__Problem requirements__
Please output exactly the lines from the one containing "class: Mammalia" through the last line of the records, both included.

▬▬▬▬▬▬▬▬▬▬

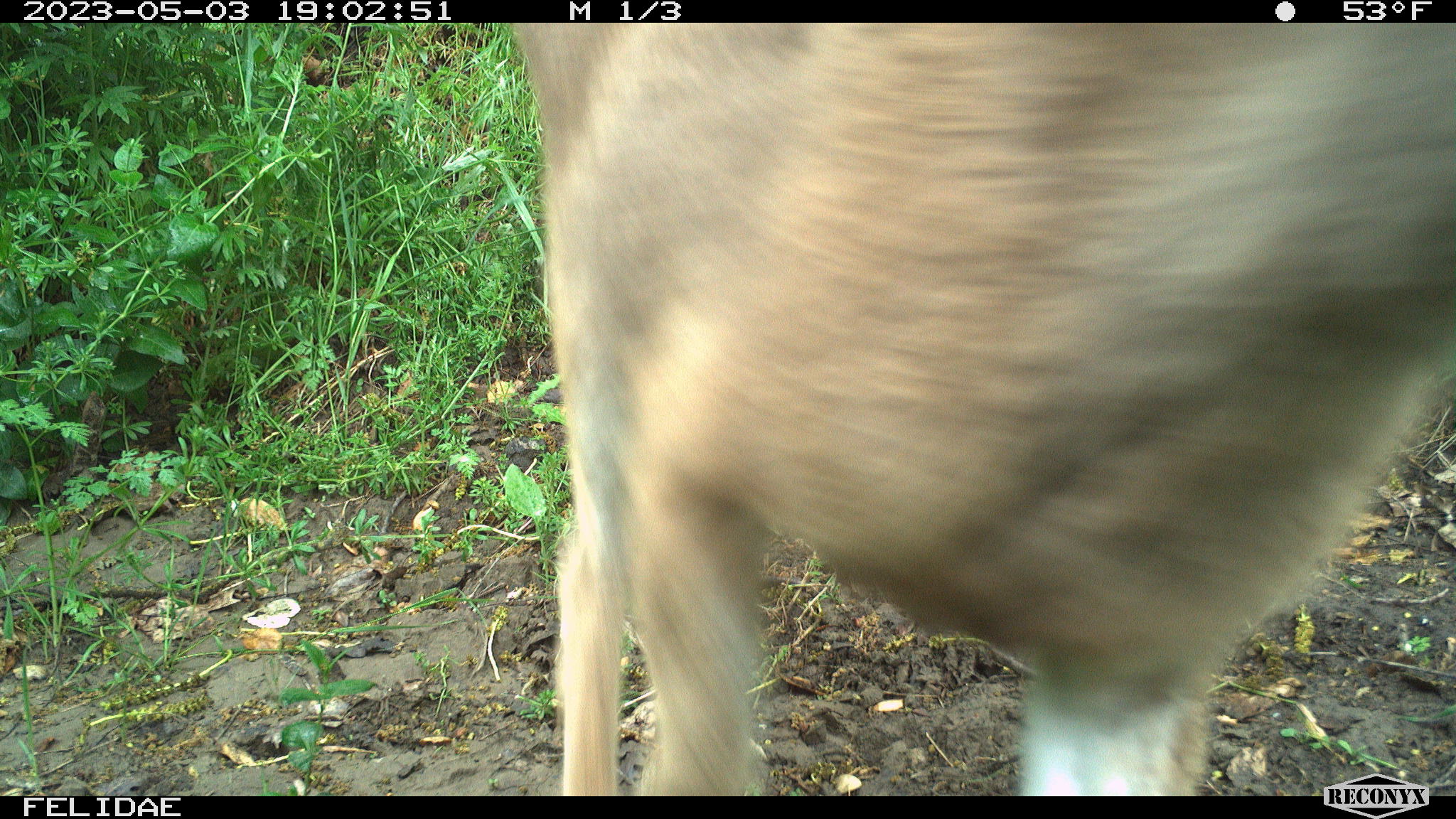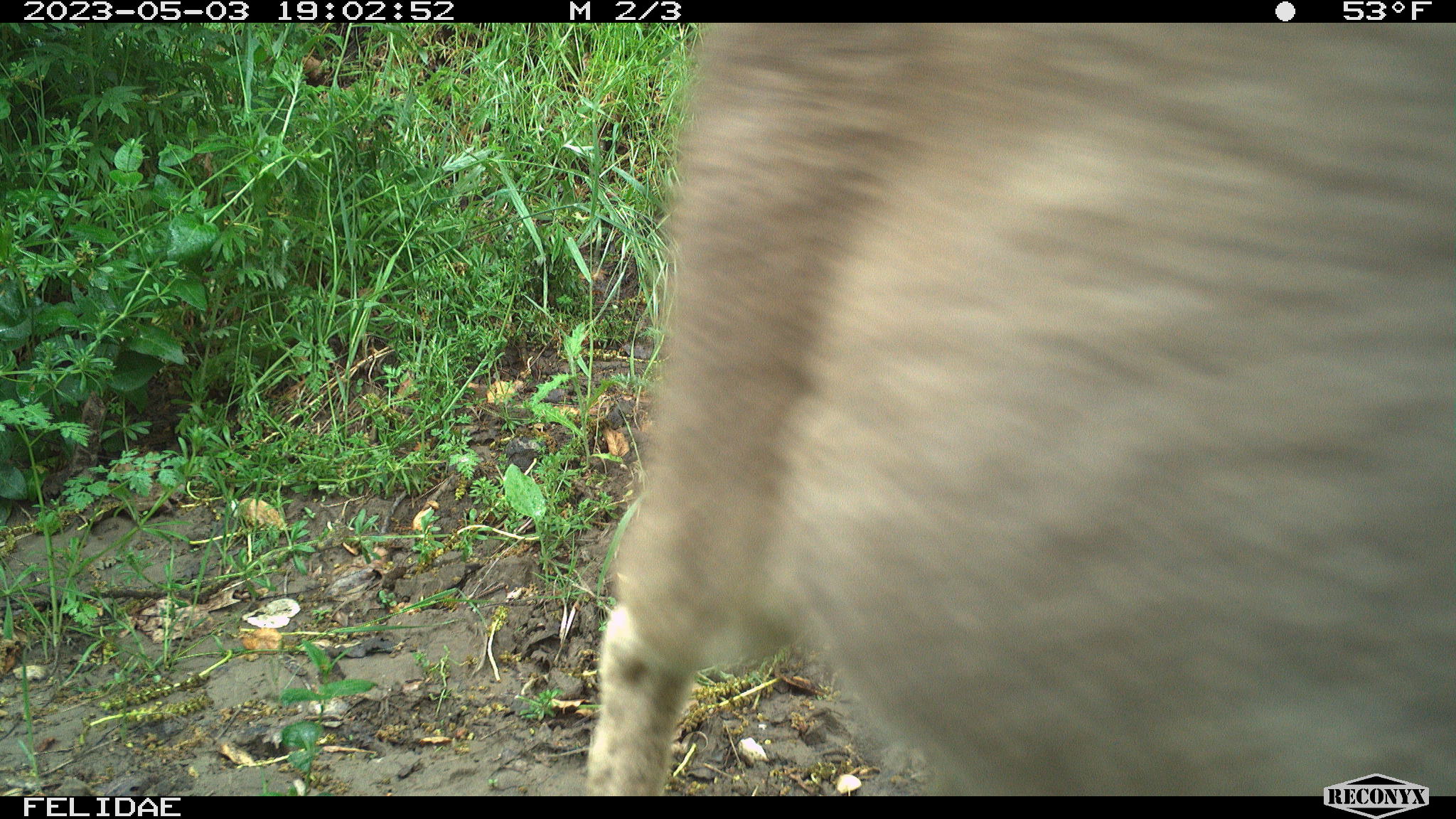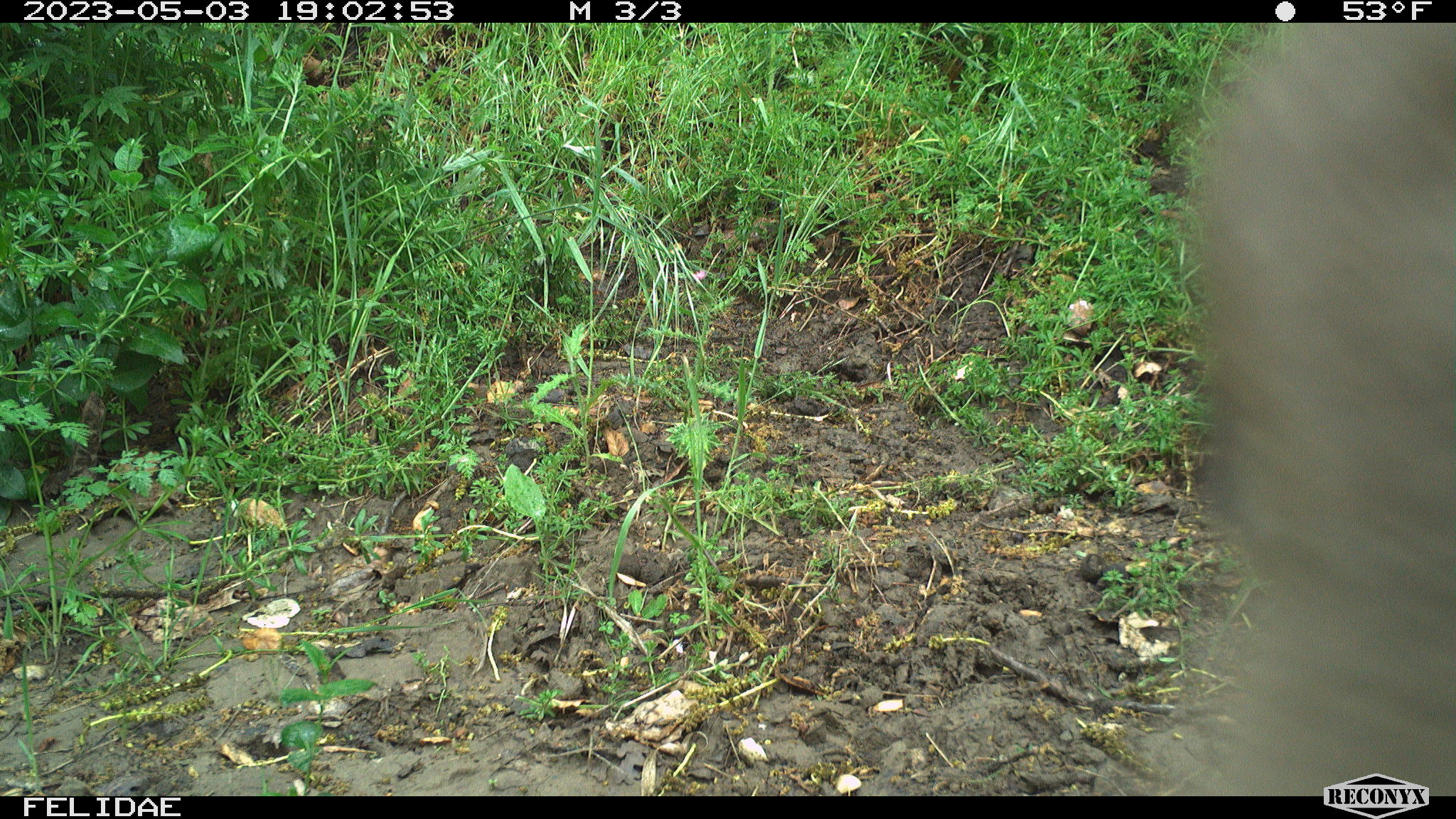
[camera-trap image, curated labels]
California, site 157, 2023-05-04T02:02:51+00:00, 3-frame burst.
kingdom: Animalia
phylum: Chordata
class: Mammalia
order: Artiodactyla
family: Cervidae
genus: Odocoileus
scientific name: Odocoileus hemionus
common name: mule deer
Mule deer (Odocoileus hemionus).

▬▬▬▬▬▬▬▬▬▬

__Answer below__
class: Mammalia
order: Artiodactyla
family: Cervidae
genus: Odocoileus
scientific name: Odocoileus hemionus
common name: mule deer
Mule deer (Odocoileus hemionus).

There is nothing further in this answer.